Pabrik teh yang sekarang dikelola PTPN VI tiap tahun menghasilkan 6 juta kilogram teh hitam terbaik. “Teh Celup Highland Tea Kajoe Aroe” menjadi merek dagang untuk pembeli Eropa dan Timur Tengah. Jika kadar air teh yang dikemas bisa ditekan sekitar 5%, maka teh ini akan awet selama dua tahun meski tanpa pengawet. Selain teh, Kerinci punya cassiavera.
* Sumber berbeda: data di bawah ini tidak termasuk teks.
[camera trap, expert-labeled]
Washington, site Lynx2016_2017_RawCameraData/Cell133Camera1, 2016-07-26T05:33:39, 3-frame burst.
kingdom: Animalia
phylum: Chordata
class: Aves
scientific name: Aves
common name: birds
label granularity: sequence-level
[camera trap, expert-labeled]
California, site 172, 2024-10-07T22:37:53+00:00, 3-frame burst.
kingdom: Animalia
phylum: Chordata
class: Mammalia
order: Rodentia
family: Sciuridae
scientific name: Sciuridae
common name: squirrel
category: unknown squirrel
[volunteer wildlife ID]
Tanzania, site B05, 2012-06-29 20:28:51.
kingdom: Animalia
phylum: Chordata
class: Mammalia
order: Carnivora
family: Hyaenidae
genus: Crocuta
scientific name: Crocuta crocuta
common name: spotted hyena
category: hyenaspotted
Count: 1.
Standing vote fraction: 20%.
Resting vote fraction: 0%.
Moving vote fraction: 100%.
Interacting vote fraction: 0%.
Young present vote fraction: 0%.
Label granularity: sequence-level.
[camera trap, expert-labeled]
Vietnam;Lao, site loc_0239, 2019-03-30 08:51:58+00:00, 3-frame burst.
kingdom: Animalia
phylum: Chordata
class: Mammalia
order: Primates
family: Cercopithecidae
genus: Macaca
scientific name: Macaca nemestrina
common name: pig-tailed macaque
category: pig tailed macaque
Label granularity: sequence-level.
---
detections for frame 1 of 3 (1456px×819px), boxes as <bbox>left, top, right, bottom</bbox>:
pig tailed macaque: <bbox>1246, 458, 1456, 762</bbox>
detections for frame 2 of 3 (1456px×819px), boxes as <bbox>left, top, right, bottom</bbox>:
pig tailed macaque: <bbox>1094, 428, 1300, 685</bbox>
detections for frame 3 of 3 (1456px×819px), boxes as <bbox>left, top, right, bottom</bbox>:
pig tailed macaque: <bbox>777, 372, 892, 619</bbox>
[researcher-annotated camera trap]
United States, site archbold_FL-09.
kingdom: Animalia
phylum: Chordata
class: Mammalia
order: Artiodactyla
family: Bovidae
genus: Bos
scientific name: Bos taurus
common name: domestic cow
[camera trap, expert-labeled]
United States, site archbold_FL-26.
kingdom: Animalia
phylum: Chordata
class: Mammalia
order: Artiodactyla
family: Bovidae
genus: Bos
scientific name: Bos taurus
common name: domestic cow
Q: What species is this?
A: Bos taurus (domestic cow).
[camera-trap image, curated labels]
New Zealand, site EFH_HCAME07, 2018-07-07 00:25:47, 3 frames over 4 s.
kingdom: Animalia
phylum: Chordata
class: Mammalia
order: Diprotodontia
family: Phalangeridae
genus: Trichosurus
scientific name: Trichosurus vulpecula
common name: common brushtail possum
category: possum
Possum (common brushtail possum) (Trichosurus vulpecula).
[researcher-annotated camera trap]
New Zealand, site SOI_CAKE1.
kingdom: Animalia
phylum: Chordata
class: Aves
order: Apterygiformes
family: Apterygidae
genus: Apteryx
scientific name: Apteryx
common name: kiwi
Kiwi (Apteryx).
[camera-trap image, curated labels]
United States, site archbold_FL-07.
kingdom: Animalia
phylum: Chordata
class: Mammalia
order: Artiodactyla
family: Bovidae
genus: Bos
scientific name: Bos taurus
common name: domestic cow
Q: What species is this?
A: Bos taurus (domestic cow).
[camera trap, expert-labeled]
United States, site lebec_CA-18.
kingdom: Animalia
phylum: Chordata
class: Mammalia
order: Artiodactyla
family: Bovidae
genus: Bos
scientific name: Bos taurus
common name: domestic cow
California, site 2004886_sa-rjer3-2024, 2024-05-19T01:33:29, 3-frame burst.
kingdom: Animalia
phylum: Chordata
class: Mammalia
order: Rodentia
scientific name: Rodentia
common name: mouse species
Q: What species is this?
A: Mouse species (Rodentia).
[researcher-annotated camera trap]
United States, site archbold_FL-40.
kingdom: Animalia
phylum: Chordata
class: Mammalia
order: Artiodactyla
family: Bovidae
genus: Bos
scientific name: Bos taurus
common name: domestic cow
Pohon kayu manis di sini menghasilkan ratusan ribu ton saban tahun. Nilai uang setahun sama komoditas ini mencapai Rp53 miliar. Sebagai bumbu masak, kayu manis jarang digunakan. Mungkin sekarang akan kembali laris di kala kopi ala Italia semakin sering diseruput. Biskuit spekuk atau spekulaas langka ditemui di rak hypermarket, membuat kayu manis tak lagi menjadi primadona. Biskuit dengan pilihan rasa coklat, keju atau strawberry lebih banyak dijual.
Usai dari kebun teh kami makan dendeng batokok. Santapan malam itu sulit ditelan. Saya kehilangan selera setelah menyadari sesungguhnya tak ada yang dilakukan sang anggota DPR saat pulang kampung.
Hanya menebar duit buat tukang ojek, bukan memperbaiki jalan yang rusak. Hanya memberi mesin jahit, tanpa arahan untuk memasarkan hasil jahitan. Malah, para nelayan di Sanggaran Agung tak mendapat apa pun selain sepotong perkenalan dengan bos permodalan. Bos pun tak memberi solusi.
Lebih sial lagi, saya berada di Kerinci atas biaya perjalanan sang anggota DPR. Meski saya datang tidak sebagai wartawan, jengah juga ketika saya tulis soal ini. Saat saya memutuskan untuk ikut, lebih pada keingintahuan apa saja yang dibikin seorang anggota parlemen saat ke dapil.
Meski sang anggota DPR mengaku menggunakan uang pribadinya untuk membayar tiket pesawat, saya masih menyimpan curiga. Semoga saja, bukan jatah uang bangun sekolah yang saya habiskan untuk perjalanan dua hari satu malam di Kerinci.